§ **Tasks to perform**
1. Print the passage of the post on Go AST instrumentation word for word, from "3. Decidability proof" up to and including "and safety conflicts.".
2. Pick up the blog post on instrumenting Go for concurrency verification after its final sentence and write the next part.

My first exposure to AST instrumentation in Go

6 minute read

Published:

Intro to Go Concurrency Verification

Due to its simplicity and functionality, Go is receiving attention among developers. However, there are not that many tools to focus on the correctness of Go concurrency. Two recent Go static verification papers (1, 2) extract a system of type equations from the Go source code SSA IR 1 equivalent. A calculus mirrors channel-based behaviors of Go programs (goroutines, functions, channel create/communicate/close, etc.) in the form of mutually recursive definitions. Table1 explains the syntax of MiGo. The behavioral typing system derives from MiGo can be checked for liveness and safety in three steps:

  1. Syntactic restrictions on types (Fenced types)
  2. Symbolic semantics definitions for types (LTS)
  3. Decidability proof for liveness and channel safety (Symbolic execution)

Static verification, however, has its own pitfalls. For larger programs, it would suffer from state explosion and un-scalability. That is why I am interested in studying dynamic behavior of Go. I am gradually literature reviewing current instrumenting/tracing tool (industrial and academic). My goal is to find the best way to instrument Go applications to trace events that imply:

  • Channel creation/communication/termination
  • Goroutine (i.e., user-level thread) spawning
  • Select non-deterministic selection

to build a knowledge base so that we can bind the typing system described in work by Lange et al. to captured events and check for liveness and safety conflicts.

Thanks to my advisor, we found a recent paper by Marting Sulzmann that:

  • Instruments the source using AST and Parser package in Go
  • Trace channel, goroutine and select events
  • Assign vector clocks to events to infer Happens-Before relation among them
  • Replay the collected event to dynamically verify (check for liveness and safety) Go concurrency
  • Study the alternating potential schedules

Well, they have implemented the exact idea that I had in mind. Here is the repo of their tool. It looks nicely implemented using ideas that I found well explained in building Go tool video and AST-based instrumentation blog.

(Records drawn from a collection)
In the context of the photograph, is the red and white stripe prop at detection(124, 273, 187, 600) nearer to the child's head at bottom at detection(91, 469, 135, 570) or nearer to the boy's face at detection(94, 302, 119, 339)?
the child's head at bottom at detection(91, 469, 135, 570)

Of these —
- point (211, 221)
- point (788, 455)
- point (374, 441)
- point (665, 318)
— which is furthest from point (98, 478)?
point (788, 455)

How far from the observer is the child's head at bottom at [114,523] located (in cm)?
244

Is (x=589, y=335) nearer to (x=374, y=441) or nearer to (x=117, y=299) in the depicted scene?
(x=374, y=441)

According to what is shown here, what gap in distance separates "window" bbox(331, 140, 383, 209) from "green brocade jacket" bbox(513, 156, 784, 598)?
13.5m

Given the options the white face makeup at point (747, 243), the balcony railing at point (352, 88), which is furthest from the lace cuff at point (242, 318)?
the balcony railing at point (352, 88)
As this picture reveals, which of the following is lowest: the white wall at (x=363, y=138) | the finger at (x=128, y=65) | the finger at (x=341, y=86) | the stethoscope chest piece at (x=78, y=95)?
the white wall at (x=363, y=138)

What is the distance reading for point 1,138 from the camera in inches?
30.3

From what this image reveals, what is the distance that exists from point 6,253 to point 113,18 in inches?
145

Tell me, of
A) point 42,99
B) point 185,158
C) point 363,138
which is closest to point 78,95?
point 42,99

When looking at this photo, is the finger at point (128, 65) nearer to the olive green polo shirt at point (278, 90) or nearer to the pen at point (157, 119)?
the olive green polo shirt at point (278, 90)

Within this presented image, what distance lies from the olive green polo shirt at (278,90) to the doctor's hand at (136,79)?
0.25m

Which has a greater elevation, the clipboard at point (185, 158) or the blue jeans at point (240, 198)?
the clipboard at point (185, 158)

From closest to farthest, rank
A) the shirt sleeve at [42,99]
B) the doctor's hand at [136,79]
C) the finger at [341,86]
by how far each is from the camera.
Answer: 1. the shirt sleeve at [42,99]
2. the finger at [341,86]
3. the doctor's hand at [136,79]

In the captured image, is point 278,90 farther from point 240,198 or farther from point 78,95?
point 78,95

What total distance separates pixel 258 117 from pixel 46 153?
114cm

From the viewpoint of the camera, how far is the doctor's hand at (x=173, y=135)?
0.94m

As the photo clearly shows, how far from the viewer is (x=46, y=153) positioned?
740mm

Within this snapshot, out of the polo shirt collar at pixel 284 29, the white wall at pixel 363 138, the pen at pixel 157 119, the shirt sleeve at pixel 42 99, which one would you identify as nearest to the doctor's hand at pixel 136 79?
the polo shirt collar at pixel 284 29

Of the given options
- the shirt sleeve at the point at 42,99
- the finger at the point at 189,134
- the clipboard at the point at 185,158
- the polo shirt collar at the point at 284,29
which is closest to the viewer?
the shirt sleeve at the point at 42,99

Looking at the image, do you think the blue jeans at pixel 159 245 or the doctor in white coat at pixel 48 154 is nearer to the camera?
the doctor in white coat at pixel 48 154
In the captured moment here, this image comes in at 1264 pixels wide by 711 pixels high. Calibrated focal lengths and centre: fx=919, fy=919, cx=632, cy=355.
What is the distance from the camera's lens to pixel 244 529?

§ **Exercise responses**
1.
3. Decidability proof for liveness and channel safety (Symbolic execution)

Static verification, however, has its own pitfalls. For larger programs, it would suffer from state explosion and un-scalability. That is why I am interested in studying dynamic behavior of Go. I am gradually literature reviewing current instrumenting/tracing tool (industrial and academic). My goal is to find the best way to instrument Go applications to trace events that imply:

  • Channel creation/communication/termination
  • Goroutine (i.e., user-level thread) spawning
  • Select non-deterministic selection

to build a knowledge base so that we can bind the typing system described in work by Lange et al. to captured events and check for liveness and safety conflicts.

2.
Tools to build Go tools

Tracing tools like Jaeger, Prometheus, Zipkin and Datadog provides front-ends on top of general-purpose back-end distributed tracing engines like OpenTracing and Dapper. The provided APIs are rich enough to gather evidence and metrics for application performance and latency measurement. But I did not find any of these APIs useful to gather precise information regarding channels, goroutines and non-determinism of select (which are requirements for formal verification of Go applications).

Now that I did not find any of these (mostly commercial) tools helpful for my purpose (which is automatic instrumentation of Go for runtime verification), I found that Go provides packages that allow developers/researchers make their own customized tools:

  • Go/token: Defines constants representing the lexical tokens of the Go and their basic operations.
  • Go/scanner: Implements a scanner for source text. It takes a []byte as source which can be tokenized through repeated calls to the scan method.
  • Go/ast: Declares the types used to represent syntax trees for Go packages.
  • Go/parser: Implements a parser for Go source files. Input may be provided in a variety of forms; the output is an abstract syntax tree (AST) representing the Go source. In other words, parser uses scanner to iterate over tokens of a source code (e.g., line of code) and generates its equivalent AST.
  • Go/printer: Prints the equivalent Go source of an AST.

The basic idea for automatic instrumentation of Go source code is to:

  • take a Go source and pass it to the parser package
  • generate its AST
  • insert whatever instrumentation is needed to the AST
  • print the new source

Now just for fun of it, I want to write a Go program that analyze the source of another Go program and outputs all the channel transactions.

Analyzing channel communication via AST analysis

I just learned how to parse an AST using powerful Inspect function (doc):

Inspect traverses an AST in depth-first order: It starts by calling f(node); node must not be nil. If f returns true, Inspect invokes f recursively for each of the non-nil children of node, followed by a call of f(nil).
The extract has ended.